- [Sua tarefa]: No texto sobre a violência contra os povos Kaiowá e Guarani, que nome Maristella Svampa (2019) dá ao que essa violência configura ao caminhar em paralelo aos interesses do agronegócio sobre os territórios indígenas?

- [Texto apresentado]:
::::

De acordo com Martín-Baró (1985/2017b, p. 371, tradução nossa), "um segundo pressuposto é que a violência tem um caráter histórico e, por conseguinte, é impossível entendê-la fora do contexto social em que se produz". Sendo assim, ao dialogar com as experiências dos Kaiowá e Guarani, tomamos a situação colonial como condição histórica de fundação e perpetuação dos interesses e valores colonialistas constitutivos das muitas expressões da violência. Atualmente, tais princípios são representados pelas ideologizações do agronegócio, que converte seus interesses econômicos em normas sociais e intersubjetivas.
Segundo Martins e Lacerda Jr (2014, p. 576), "a violência passa a ser definida enquanto um processo histórico, pois o ato violento é efetivado pelo ser humano, cuja natureza é histórica e, portanto, aberta a diversas e contraditórias possibilidades". Nesse sentido, as autoras afirmam que a violência é também a expressão das forças e interesses sociais estruturados na sociedade (Martins & Lacerda Jr, 2014).
Como apontado na introdução, em diálogo com Morais (2017), a violência contra os povos Kaiowá e Guarani atualmente caminha em paralelo aos interesses político-econômicos do agronegócio sobre os territórios indígenas, configurando o que Maristella Svampa (2019) nomeia como territorialidades criminosas. Este é o marco histórico-estrutural sob o qual os Kaiowá e Guarani, assim como outros povos do Brasil, estão submetidos enquanto atualização das políticas colonialistas.

::::

- [Material fornecido]:
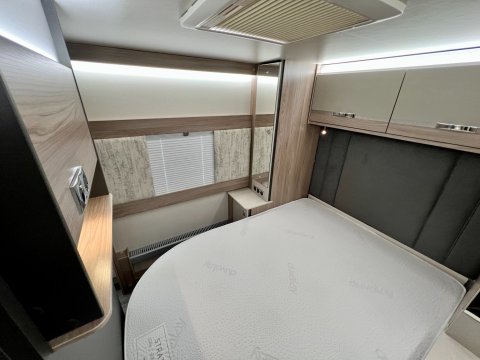 Swift Challenger Exclusive 560 SE 29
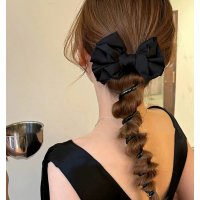 HA232 -  Temperament Bow Hair Band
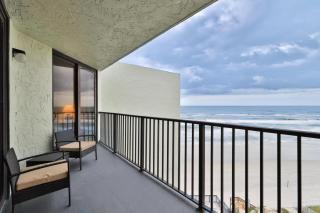 Ocean Trillium 803 - A 1 Bedroom Condo With Beautiful Ocean Views - 3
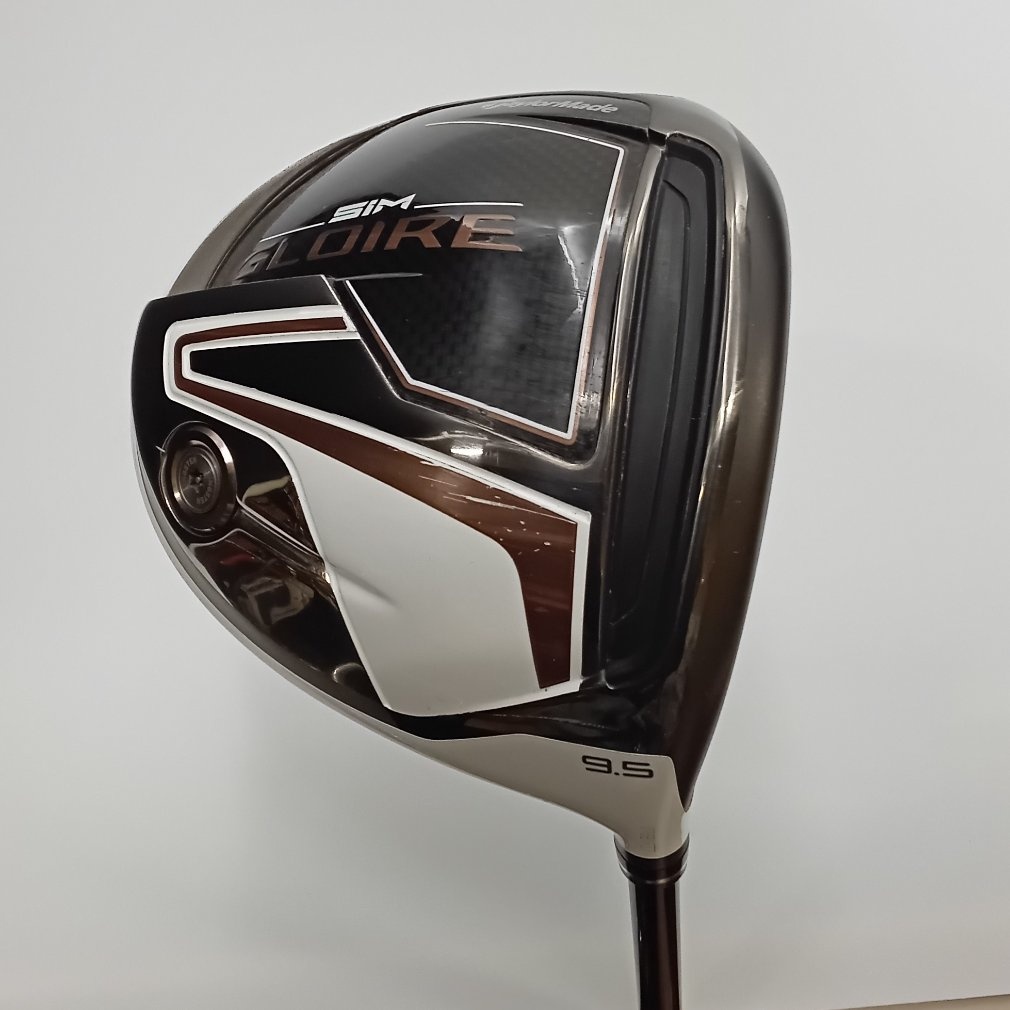 SIM GLOIRE 1W 9.5° S Air Speeder TM｜Alpen Online 公式オンラインストア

::::

- [Resultado da tarefa]: Territorialidades criminosas.